Work to be completed
Reproduce the data below with "separation" substituted for every occurrence of "distance", leaving all other text unchanged. Omit the pictures from your answer.

Source records
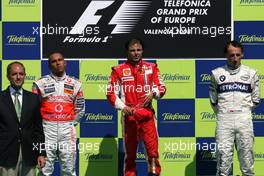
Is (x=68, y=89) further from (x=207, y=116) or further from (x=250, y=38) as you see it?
(x=250, y=38)

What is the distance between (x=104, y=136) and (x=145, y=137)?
1006 millimetres

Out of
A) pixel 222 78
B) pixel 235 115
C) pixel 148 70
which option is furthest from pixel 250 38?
pixel 148 70

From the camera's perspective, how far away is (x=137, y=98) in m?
6.34

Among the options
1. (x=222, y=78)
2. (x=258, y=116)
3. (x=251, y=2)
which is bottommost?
Answer: (x=258, y=116)

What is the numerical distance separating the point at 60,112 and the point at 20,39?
4.32ft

Result
Is (x=68, y=89) further from (x=207, y=116) or further from (x=250, y=38) as you see it?
(x=250, y=38)

What is the separation between (x=104, y=136) and (x=145, y=137)?
1006 millimetres

Out of
A) pixel 222 78
B) pixel 235 115
C) pixel 148 70
which option is furthest from pixel 250 38?
pixel 148 70

From the camera's perspective, how far away is (x=137, y=98) in m?
6.34

Among the options
1. (x=222, y=78)
2. (x=258, y=116)
3. (x=251, y=2)
which is bottommost?
Answer: (x=258, y=116)

What is the numerical separation separating the point at 60,112 and the point at 20,39?
4.32ft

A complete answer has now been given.